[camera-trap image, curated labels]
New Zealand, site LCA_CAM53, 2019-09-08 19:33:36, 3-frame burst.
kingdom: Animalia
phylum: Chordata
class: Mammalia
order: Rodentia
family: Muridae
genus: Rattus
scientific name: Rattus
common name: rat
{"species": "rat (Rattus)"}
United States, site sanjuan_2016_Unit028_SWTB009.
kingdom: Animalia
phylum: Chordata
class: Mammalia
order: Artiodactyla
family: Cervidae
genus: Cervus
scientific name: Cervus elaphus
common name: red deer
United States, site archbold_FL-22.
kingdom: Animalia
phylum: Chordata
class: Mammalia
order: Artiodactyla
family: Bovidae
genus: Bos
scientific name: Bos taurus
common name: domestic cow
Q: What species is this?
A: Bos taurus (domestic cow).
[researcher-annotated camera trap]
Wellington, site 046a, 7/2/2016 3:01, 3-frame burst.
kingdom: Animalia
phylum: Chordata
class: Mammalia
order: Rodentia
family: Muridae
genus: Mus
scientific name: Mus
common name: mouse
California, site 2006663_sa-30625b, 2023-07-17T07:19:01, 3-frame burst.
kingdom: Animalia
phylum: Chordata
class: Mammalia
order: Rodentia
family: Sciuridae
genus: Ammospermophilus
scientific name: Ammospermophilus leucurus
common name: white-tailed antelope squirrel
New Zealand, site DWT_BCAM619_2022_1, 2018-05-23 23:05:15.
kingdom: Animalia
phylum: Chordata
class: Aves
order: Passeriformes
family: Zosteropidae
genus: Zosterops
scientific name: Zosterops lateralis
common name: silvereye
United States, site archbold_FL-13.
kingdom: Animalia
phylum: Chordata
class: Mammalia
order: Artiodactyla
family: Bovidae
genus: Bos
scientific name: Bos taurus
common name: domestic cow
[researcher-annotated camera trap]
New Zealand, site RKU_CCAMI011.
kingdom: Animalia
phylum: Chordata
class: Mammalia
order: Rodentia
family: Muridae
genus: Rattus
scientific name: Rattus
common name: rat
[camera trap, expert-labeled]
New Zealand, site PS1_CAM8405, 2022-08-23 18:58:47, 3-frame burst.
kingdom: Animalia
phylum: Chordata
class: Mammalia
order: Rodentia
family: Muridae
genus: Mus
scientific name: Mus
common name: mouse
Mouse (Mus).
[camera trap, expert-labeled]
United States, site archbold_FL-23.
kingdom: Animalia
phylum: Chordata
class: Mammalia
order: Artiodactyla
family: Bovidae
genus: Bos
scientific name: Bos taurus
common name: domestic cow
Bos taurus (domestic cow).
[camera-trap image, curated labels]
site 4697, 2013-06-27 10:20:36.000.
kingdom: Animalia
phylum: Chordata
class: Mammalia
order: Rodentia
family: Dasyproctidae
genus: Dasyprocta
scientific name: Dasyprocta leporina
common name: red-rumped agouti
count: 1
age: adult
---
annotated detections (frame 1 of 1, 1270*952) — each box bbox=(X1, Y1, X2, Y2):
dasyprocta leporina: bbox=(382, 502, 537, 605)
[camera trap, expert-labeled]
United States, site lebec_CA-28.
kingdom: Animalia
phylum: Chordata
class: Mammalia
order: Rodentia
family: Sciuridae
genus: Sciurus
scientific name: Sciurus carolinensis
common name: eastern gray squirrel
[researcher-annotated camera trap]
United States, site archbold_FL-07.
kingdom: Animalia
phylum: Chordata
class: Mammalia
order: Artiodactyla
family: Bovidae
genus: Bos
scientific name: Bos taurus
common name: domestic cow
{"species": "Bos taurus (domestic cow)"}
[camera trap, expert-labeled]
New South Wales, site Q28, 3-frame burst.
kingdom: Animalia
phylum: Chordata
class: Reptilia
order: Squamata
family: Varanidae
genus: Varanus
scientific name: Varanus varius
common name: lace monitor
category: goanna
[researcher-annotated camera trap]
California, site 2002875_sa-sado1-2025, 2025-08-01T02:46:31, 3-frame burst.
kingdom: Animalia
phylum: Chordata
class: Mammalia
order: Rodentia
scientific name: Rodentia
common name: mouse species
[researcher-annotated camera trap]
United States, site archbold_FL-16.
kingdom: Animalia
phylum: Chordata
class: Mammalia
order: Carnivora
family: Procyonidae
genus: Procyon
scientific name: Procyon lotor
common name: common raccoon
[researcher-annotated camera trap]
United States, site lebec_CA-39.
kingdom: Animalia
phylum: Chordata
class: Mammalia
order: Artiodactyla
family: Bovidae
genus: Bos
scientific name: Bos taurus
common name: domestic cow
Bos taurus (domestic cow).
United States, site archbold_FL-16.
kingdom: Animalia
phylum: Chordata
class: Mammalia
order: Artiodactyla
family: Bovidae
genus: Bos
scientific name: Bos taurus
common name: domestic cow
—————
_What is required_
Every entry needs to be copied exactly as it was written.

_Task result_
[camera-trap image, curated labels]
New Zealand, site LCA_CAM53, 2019-09-08 19:33:36, 3-frame burst.
kingdom: Animalia
phylum: Chordata
class: Mammalia
order: Rodentia
family: Muridae
genus: Rattus
scientific name: Rattus
common name: rat
{"species": "rat (Rattus)"}
United States, site sanjuan_2016_Unit028_SWTB009.
kingdom: Animalia
phylum: Chordata
class: Mammalia
order: Artiodactyla
family: Cervidae
genus: Cervus
scientific name: Cervus elaphus
common name: red deer
United States, site archbold_FL-22.
kingdom: Animalia
phylum: Chordata
class: Mammalia
order: Artiodactyla
family: Bovidae
genus: Bos
scientific name: Bos taurus
common name: domestic cow
Q: What species is this?
A: Bos taurus (domestic cow).
[researcher-annotated camera trap]
Wellington, site 046a, 7/2/2016 3:01, 3-frame burst.
kingdom: Animalia
phylum: Chordata
class: Mammalia
order: Rodentia
family: Muridae
genus: Mus
scientific name: Mus
common name: mouse
California, site 2006663_sa-30625b, 2023-07-17T07:19:01, 3-frame burst.
kingdom: Animalia
phylum: Chordata
class: Mammalia
order: Rodentia
family: Sciuridae
genus: Ammospermophilus
scientific name: Ammospermophilus leucurus
common name: white-tailed antelope squirrel
New Zealand, site DWT_BCAM619_2022_1, 2018-05-23 23:05:15.
kingdom: Animalia
phylum: Chordata
class: Aves
order: Passeriformes
family: Zosteropidae
genus: Zosterops
scientific name: Zosterops lateralis
common name: silvereye
United States, site archbold_FL-13.
kingdom: Animalia
phylum: Chordata
class: Mammalia
order: Artiodactyla
family: Bovidae
genus: Bos
scientific name: Bos taurus
common name: domestic cow
[researcher-annotated camera trap]
New Zealand, site RKU_CCAMI011.
kingdom: Animalia
phylum: Chordata
class: Mammalia
order: Rodentia
family: Muridae
genus: Rattus
scientific name: Rattus
common name: rat
[camera trap, expert-labeled]
New Zealand, site PS1_CAM8405, 2022-08-23 18:58:47, 3-frame burst.
kingdom: Animalia
phylum: Chordata
class: Mammalia
order: Rodentia
family: Muridae
genus: Mus
scientific name: Mus
common name: mouse
Mouse (Mus).
[camera trap, expert-labeled]
United States, site archbold_FL-23.
kingdom: Animalia
phylum: Chordata
class: Mammalia
order: Artiodactyla
family: Bovidae
genus: Bos
scientific name: Bos taurus
common name: domestic cow
Bos taurus (domestic cow).
[camera-trap image, curated labels]
site 4697, 2013-06-27 10:20:36.000.
kingdom: Animalia
phylum: Chordata
class: Mammalia
order: Rodentia
family: Dasyproctidae
genus: Dasyprocta
scientific name: Dasyprocta leporina
common name: red-rumped agouti
count: 1
age: adult
---
annotated detections (frame 1 of 1, 1270*952) — each box bbox=(X1, Y1, X2, Y2):
dasyprocta leporina: bbox=(382, 502, 537, 605)
[camera trap, expert-labeled]
United States, site lebec_CA-28.
kingdom: Animalia
phylum: Chordata
class: Mammalia
order: Rodentia
family: Sciuridae
genus: Sciurus
scientific name: Sciurus carolinensis
common name: eastern gray squirrel
[researcher-annotated camera trap]
United States, site archbold_FL-07.
kingdom: Animalia
phylum: Chordata
class: Mammalia
order: Artiodactyla
family: Bovidae
genus: Bos
scientific name: Bos taurus
common name: domestic cow
{"species": "Bos taurus (domestic cow)"}
[camera trap, expert-labeled]
New South Wales, site Q28, 3-frame burst.
kingdom: Animalia
phylum: Chordata
class: Reptilia
order: Squamata
family: Varanidae
genus: Varanus
scientific name: Varanus varius
common name: lace monitor
category: goanna
[researcher-annotated camera trap]
California, site 2002875_sa-sado1-2025, 2025-08-01T02:46:31, 3-frame burst.
kingdom: Animalia
phylum: Chordata
class: Mammalia
order: Rodentia
scientific name: Rodentia
common name: mouse species
[researcher-annotated camera trap]
United States, site archbold_FL-16.
kingdom: Animalia
phylum: Chordata
class: Mammalia
order: Carnivora
family: Procyonidae
genus: Procyon
scientific name: Procyon lotor
common name: common raccoon
[researcher-annotated camera trap]
United States, site lebec_CA-39.
kingdom: Animalia
phylum: Chordata
class: Mammalia
order: Artiodactyla
family: Bovidae
genus: Bos
scientific name: Bos taurus
common name: domestic cow
Bos taurus (domestic cow).
United States, site archbold_FL-16.
kingdom: Animalia
phylum: Chordata
class: Mammalia
order: Artiodactyla
family: Bovidae
genus: Bos
scientific name: Bos taurus
common name: domestic cow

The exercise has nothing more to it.